5. Infine, ritenuta la infondatezza dei motivi articolati sotto il profilo della carenza dei presupposti e della carenza motivazionale, il Collegio deve anche osservare che non ha pregio giuridico il motivo (già dedotto in primo grado) afferente il preteso eccesso di potere per sviamento in cui sarebbe incorso il Prefetto di Napoli sotto il profilo che lo stesso, nel denegare alla ricorrente la liberatoria antimafia, avrebbe dimostrato di voler pervenire a tale conclusione “ad ogni costo”, con atteggiamento improntato ad ostinata pervicacia.

Si tratta di una costruzione difensiva non condivisibile e sfornita di riscontro probatorio, essendo rimasto al contrario dimostrato che le ragioni del rinnovato diniego poggiano su valutazioni immuni dai dedotti vizi di legittimità e pienamente congruenti rispetto alla fattispecie oggetto di scrutinio.

In definitiva, l’appello va respinto e va confermata la impugnata sentenza.

## Dati forniti
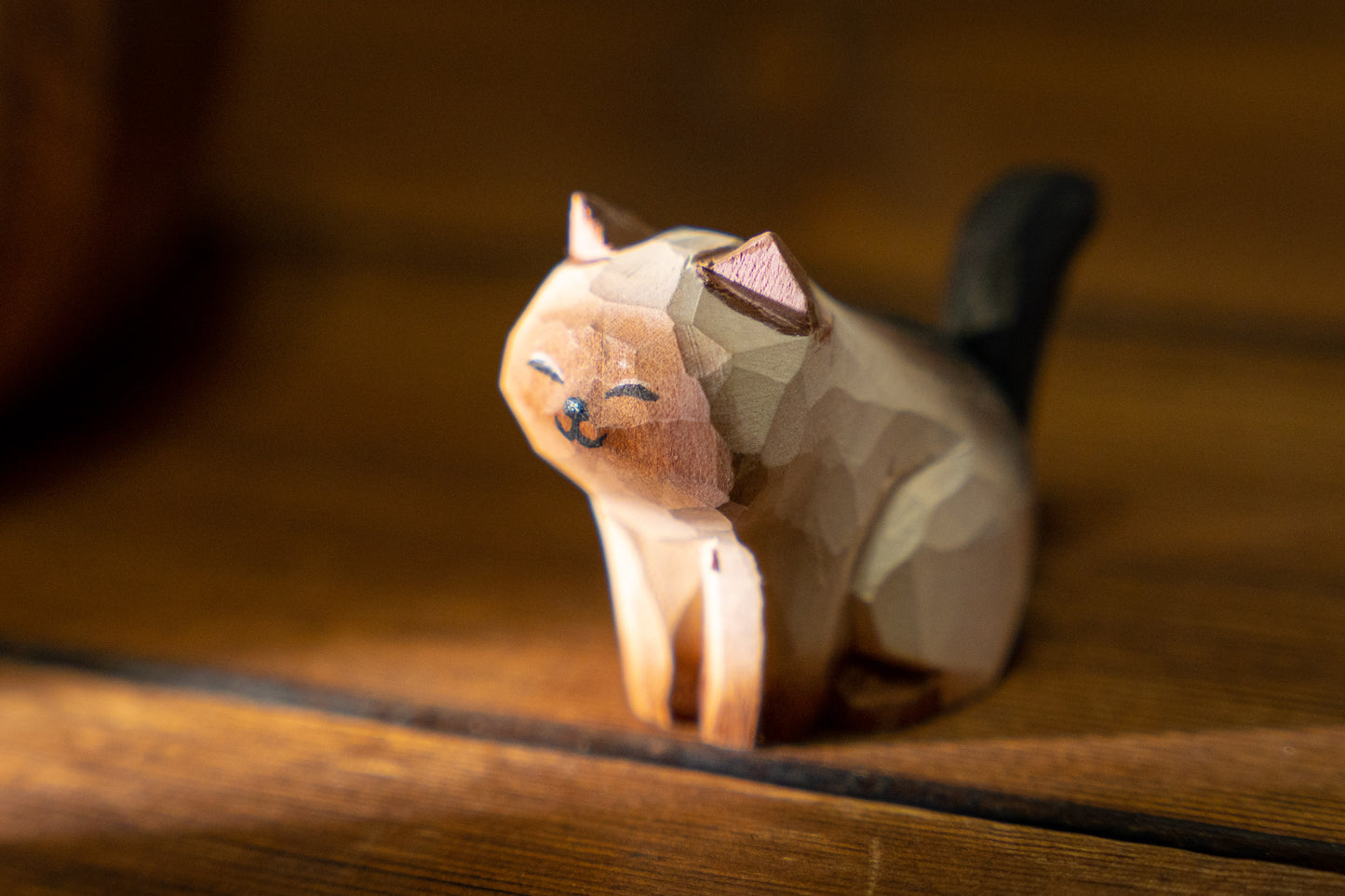 Islandoffer Bass Wooden Carving Siamese Cat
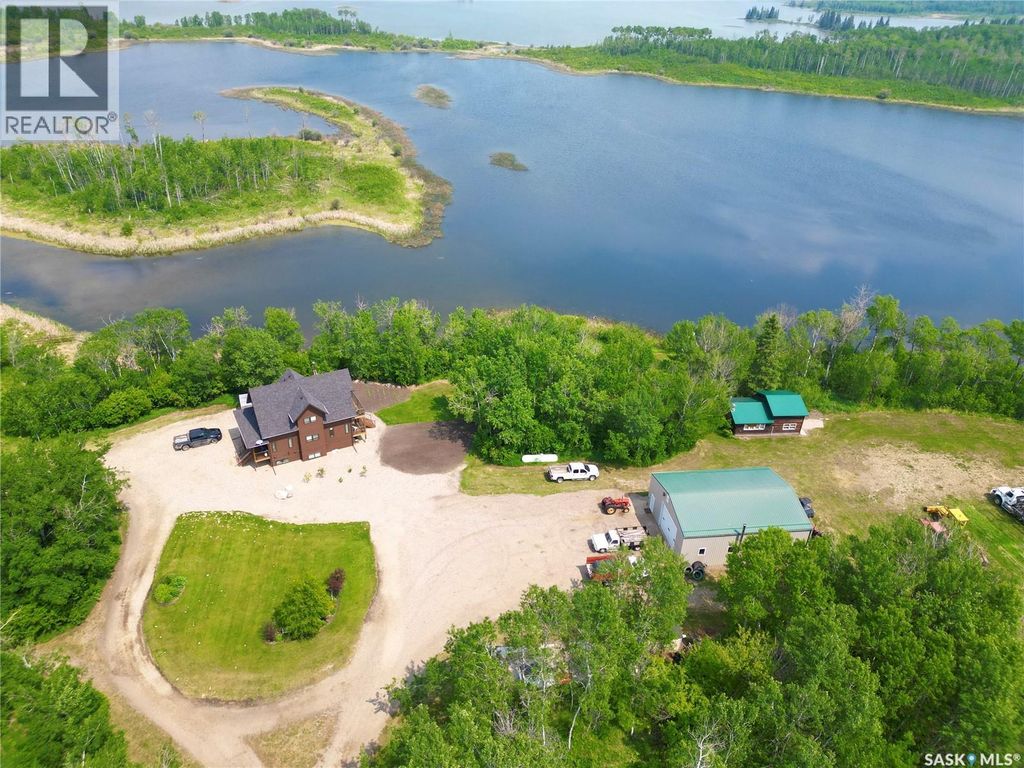 Larson Lake Ranch & Lakefront Property, Larsen Lake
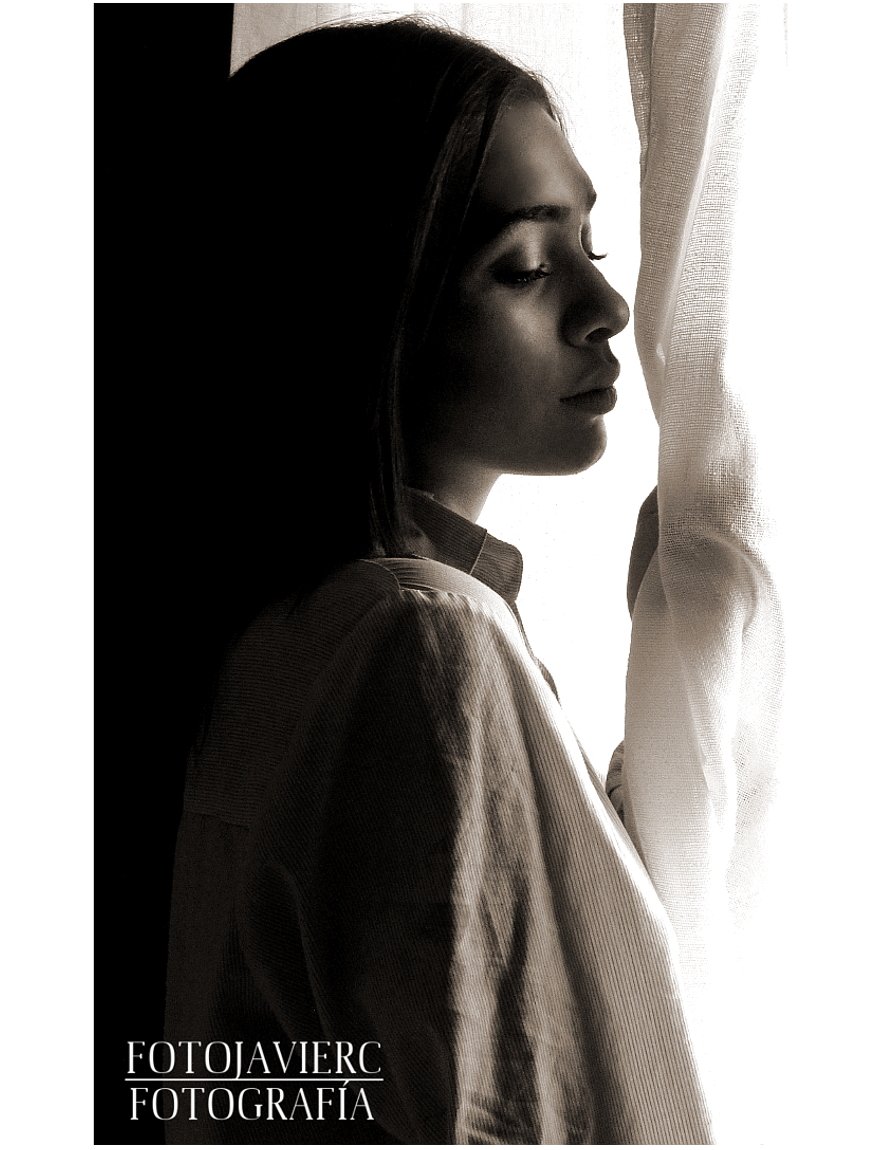 FotojavierC's tweet photo. "Quien busque el infinito, que cierre los ojos" (Milan Kundera)
 👄:@valentinallg (instagram)
 #photo #blackandwhite #model #latin #venezuela https://t.co/FKKYsOnFkt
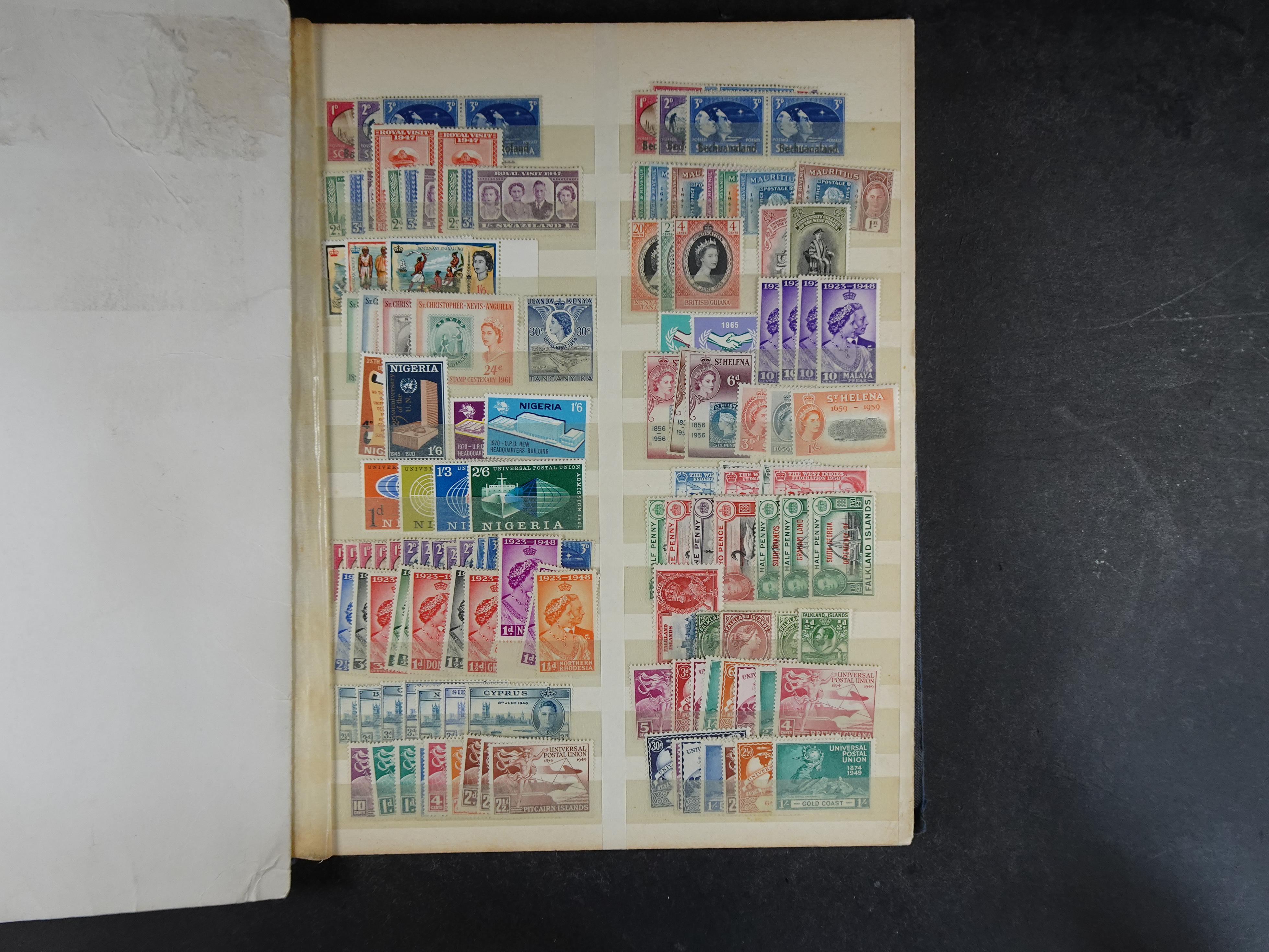 Prachtige stock veel George VI en Elizabeth II.
1e plakker, zeer veel complete series.
Mooi materiaal. 5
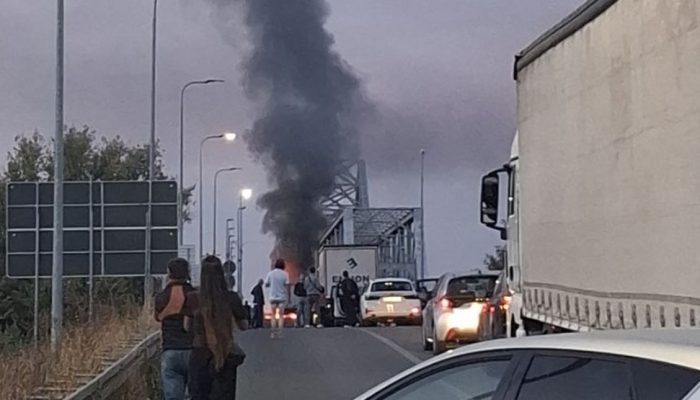 Gori kamion na Rači: Saobraćaj u prekidu, na terenu tri vatrogasna vozila (FOTO)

## Domande di studio
1/ Le affermazioni seguenti concordano con il brano sulla liberatoria antimafia? (a) Il motivo sull'eccesso di potere per sviamento era già stato dedotto in primo grado. (b) Il Collegio accoglie l'appello. (c) Il Prefetto di Napoli ha negato alla ricorrente la liberatoria antimafia. Per ciascuna rispondi sì o no e cita testualmente le parole decisive del brano.
2/ Riporta fedelmente la parte del brano sulla liberatoria antimafia da "5. Infine, ritenuta" a "ad ostinata pervicacia.", estremi inclusi.
3/ Come potrebbe proseguire il brano sulla liberatoria antimafia dopo la sua ultima frase? Scrivi la parte successiva.

## Risposte alle consegne
1/
(a) Sì: «già dedotto in primo grado».
(b) No: «l’appello va respinto».
(c) Sì: «nel denegare alla ricorrente la liberatoria antimafia».

2/
5. Infine, ritenuta la infondatezza dei motivi articolati sotto il profilo della carenza dei presupposti e della carenza motivazionale, il Collegio deve anche osservare che non ha pregio giuridico il motivo (già dedotto in primo grado) afferente il preteso eccesso di potere per sviamento in cui sarebbe incorso il Prefetto di Napoli sotto il profilo che lo stesso, nel denegare alla ricorrente la liberatoria antimafia, avrebbe dimostrato di voler pervenire a tale conclusione “ad ogni costo”, con atteggiamento improntato ad ostinata pervicacia.

3/
6. Le spese di giudizio di questo secondo grado seguono la regola della soccombenza e sono liquidate come in dispositivo.

P.Q.M.

Il Consiglio di Stato in sede giurisdizionale (Sezione Sesta) definitivamente pronunciando sull’appello (r.g. n. 3820.06), come in epigrafe proposto, lo respinge.

Condanna l’appellante al pagamento, in favore delle costituite amministrazione, delle spese e degli onorari del presente grado di giudizio, che liquida nell’insieme in complessivi Euro 3.500,00 (tremilacinquecento/00), oltre IVA e CAP come per legge.

Ordina che la presente sentenza sia eseguita dall’autorità amministrativa.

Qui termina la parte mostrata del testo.